I wrote a short article about this resource a few years ago, so I thought I would give you all a chance to have a look.
A jointly funded project, Bomb Sight, has been created to map the London WW2 bomb census between 7 October 1940 and 6 June 1941, which had previously only been available at the National Archives.
Visitors to the sight can explore the map by dragging, section by section which can be quite hard to find your way around due to the very large number of red circles – just shows how Londoners suffered, or enter a street or area. By clicking on one of the circles you can see what type of bomb hit the area. The read more section can sometimes give a lot more details i.e. current address, people’s memories and sometimes photographs
Take for example one of Londons tourist attractions, Buckingham Palace, within the period covered by the census over 25 bombs fell within the boundary of the palace or very close. The Tower of London and Tower Bridge also feared no better with over 15 bombs landing close.

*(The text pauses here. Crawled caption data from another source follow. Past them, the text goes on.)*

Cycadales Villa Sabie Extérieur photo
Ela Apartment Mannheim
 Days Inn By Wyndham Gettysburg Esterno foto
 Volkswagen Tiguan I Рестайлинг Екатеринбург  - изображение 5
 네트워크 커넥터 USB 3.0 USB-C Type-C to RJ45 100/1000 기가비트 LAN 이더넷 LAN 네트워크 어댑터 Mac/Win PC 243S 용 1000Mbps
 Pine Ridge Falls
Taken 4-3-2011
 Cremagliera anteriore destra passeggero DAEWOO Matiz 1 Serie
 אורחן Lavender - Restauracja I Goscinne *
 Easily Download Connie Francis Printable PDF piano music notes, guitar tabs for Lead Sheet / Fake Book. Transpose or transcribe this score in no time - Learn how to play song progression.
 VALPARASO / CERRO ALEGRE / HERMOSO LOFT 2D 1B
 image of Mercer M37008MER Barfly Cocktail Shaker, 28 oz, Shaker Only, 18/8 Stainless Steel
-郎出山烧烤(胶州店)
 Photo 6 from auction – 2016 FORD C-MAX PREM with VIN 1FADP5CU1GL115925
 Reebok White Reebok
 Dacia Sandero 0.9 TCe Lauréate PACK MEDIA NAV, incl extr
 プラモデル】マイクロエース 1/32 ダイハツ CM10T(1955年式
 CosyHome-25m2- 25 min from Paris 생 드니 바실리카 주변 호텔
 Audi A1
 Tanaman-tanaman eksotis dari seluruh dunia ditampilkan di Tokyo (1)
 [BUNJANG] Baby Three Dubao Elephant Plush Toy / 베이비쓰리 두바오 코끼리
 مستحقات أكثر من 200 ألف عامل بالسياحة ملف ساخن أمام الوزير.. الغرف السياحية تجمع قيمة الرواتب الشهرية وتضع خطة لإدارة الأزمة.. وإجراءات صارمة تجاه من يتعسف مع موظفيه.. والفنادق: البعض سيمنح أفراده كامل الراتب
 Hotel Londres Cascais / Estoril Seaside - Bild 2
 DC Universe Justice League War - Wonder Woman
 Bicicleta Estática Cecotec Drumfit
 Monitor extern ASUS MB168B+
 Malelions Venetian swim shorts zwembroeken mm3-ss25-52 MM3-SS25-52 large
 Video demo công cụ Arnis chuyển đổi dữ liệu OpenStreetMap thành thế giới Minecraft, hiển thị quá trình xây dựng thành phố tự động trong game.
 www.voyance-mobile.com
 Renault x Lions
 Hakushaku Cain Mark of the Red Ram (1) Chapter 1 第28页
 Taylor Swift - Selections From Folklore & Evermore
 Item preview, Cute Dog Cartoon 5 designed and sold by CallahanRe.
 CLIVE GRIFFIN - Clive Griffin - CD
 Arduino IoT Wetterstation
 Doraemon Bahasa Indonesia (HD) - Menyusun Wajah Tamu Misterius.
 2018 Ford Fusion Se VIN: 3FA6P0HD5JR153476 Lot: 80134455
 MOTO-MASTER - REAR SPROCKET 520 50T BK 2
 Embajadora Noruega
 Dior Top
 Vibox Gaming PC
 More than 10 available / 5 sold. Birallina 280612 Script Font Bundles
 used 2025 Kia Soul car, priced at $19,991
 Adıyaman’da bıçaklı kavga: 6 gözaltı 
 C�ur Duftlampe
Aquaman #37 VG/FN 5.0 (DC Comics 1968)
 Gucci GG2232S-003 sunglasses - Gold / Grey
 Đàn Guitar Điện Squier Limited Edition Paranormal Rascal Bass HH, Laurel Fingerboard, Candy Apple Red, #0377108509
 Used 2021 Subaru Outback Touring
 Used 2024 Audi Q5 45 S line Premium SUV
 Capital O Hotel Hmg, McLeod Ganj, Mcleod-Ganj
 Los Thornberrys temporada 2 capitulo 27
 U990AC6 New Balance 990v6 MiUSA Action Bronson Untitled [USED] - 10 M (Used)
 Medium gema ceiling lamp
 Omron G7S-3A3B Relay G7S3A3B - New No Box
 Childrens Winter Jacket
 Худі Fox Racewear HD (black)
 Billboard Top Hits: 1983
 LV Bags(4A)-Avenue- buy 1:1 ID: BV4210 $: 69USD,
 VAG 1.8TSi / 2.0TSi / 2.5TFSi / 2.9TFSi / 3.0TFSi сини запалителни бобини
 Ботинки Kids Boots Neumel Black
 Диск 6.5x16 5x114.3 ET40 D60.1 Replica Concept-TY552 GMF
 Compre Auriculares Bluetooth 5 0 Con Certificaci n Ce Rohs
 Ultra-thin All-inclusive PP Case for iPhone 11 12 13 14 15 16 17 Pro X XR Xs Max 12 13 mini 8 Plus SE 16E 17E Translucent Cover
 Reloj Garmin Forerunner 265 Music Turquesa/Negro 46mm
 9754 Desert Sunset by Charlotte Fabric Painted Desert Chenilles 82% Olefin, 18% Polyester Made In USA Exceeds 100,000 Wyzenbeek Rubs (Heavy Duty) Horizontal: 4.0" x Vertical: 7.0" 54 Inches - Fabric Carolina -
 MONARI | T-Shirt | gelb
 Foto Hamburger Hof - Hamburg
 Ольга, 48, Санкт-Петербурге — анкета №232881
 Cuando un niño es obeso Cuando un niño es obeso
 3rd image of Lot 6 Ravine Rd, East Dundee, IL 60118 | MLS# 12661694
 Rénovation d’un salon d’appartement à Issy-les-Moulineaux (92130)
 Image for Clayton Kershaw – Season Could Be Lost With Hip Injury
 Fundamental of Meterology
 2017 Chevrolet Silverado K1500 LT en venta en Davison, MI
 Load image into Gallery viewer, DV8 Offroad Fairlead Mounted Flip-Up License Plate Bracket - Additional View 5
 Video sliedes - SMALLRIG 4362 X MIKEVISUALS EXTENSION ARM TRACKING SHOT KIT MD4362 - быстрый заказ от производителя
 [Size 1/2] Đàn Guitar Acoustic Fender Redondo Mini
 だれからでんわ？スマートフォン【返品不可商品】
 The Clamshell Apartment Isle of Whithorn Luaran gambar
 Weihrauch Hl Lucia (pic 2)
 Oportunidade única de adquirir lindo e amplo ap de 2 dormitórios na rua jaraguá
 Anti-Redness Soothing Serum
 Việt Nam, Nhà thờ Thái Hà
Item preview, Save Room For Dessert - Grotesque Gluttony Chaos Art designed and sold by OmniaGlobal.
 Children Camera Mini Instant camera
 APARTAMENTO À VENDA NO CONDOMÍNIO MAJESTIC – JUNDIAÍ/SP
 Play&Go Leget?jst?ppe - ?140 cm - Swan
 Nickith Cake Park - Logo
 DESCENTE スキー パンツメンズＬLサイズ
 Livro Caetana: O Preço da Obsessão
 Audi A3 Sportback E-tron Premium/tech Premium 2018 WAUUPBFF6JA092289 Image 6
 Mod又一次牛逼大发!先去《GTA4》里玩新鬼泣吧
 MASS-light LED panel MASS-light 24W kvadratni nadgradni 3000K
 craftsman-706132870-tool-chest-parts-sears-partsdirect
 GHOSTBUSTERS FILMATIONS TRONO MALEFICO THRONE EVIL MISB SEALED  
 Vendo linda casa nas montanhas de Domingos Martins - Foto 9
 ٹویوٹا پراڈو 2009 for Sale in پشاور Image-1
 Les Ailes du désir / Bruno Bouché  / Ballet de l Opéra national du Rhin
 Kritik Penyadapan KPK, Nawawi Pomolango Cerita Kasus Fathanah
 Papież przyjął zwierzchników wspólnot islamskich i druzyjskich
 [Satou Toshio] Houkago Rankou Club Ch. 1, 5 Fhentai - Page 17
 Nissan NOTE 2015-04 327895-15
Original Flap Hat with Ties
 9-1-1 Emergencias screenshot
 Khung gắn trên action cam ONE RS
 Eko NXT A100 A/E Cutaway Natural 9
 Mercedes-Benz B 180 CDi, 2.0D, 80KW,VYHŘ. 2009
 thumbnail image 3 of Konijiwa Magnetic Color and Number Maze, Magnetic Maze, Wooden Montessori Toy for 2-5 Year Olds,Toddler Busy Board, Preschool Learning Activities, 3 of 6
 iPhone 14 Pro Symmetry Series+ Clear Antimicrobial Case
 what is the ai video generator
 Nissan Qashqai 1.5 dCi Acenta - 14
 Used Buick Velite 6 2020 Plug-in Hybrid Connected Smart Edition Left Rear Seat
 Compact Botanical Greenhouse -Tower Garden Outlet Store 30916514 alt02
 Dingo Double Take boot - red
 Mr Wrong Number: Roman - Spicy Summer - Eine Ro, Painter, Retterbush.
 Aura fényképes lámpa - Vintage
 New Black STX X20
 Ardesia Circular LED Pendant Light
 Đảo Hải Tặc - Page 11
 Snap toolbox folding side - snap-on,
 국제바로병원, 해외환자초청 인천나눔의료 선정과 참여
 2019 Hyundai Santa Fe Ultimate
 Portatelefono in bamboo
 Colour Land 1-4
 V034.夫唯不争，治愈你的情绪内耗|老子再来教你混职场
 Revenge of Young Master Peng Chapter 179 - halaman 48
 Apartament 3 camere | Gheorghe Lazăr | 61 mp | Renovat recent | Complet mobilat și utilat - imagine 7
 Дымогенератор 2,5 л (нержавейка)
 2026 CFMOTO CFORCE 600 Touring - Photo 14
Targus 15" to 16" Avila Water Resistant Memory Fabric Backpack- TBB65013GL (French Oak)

Taking a look at the map, so that you can see all of the London are, it seems there was no peace for anyone inside the M25, even up to St Albans, Hatfield and Hoddesdon.
A drop down menu gives you the options of, the first day of the Blitz, street view, anti-invasion sights, 1940’s bomb map. Another menu gives you the option of seeing the first night, weekly or aggregate bomb census.
Why not grab yourself a cuppa, take five minutes and explore. It does not matter if you have family from the London area or not – I guarantee you will spend more time there than you planned.